Charter teachers were 26 percent more likely to say they had an appropriate amount of influence on decisionmaking.

Charter teachers scored 16 points higher than the state average for autonomy, and 20 points higher when asked whether they had time to collaborate with each other.

They were 19 percentage points more likely to say leadership shared their vision for their school, and 20 points more likely to say they felt supported by leadership.

And by a 27 percent margin – 87 percent versus 60 percent in public schools statewide – Boston’s charter teachers said they had sufficient instructional time to meet the needs of all students.

Yet here we are at the cap.


The Boston Foundation, as the convening member of the Race to the Top Coalition, is bringing back that Coalition to support a bill from Sen. Barry Finegold and Rep. Russell Holmes that would eliminate the charter cap in the state’s lowest-performing districts to ensure that places like Boston, Holyoke and Lawrence can provide all students with the best possible public education.
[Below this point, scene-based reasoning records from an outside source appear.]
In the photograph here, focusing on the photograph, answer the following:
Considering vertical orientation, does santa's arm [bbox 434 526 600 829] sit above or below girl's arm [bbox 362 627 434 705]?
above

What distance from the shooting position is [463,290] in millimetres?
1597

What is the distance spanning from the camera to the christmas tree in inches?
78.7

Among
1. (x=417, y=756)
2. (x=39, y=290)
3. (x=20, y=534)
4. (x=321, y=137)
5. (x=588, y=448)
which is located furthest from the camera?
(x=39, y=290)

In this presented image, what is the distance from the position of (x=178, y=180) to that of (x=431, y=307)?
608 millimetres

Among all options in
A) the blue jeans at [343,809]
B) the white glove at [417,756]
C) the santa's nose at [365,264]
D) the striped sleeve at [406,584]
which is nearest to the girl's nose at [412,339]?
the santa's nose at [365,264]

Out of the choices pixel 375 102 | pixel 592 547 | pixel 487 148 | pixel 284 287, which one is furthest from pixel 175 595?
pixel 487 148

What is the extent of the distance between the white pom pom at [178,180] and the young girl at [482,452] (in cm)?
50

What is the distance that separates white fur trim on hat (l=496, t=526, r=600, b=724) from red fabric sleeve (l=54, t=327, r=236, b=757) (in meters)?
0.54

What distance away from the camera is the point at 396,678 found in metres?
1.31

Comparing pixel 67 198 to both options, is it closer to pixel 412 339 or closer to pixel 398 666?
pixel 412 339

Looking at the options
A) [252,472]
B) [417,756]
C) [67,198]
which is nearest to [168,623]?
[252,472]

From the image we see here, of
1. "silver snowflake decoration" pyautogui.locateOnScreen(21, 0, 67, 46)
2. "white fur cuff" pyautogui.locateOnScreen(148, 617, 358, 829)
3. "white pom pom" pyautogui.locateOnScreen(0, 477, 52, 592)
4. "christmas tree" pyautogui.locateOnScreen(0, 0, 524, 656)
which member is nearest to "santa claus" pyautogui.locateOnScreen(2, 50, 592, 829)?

It would also increase the flexibility for some of the state’s most-challenged public schools to turn themselves around before they are classified as “Level 4” or failing schools.

We often talk of the importance of education as the “great equalizer” for young people. We need to create a system where families, not a lottery, can select the type of public school their children attend, and where all schools, charter and traditional can be held to account for their success and given the resources needed to improve.

The CREDO research shows that charter public schools are making a difference for their students – and are closing the achievement gap. We need to have the political courage to make sure that thousands of students aren’t closed out of the opportunity to attend them.

End the ‘life lottery.’ Lift the cap.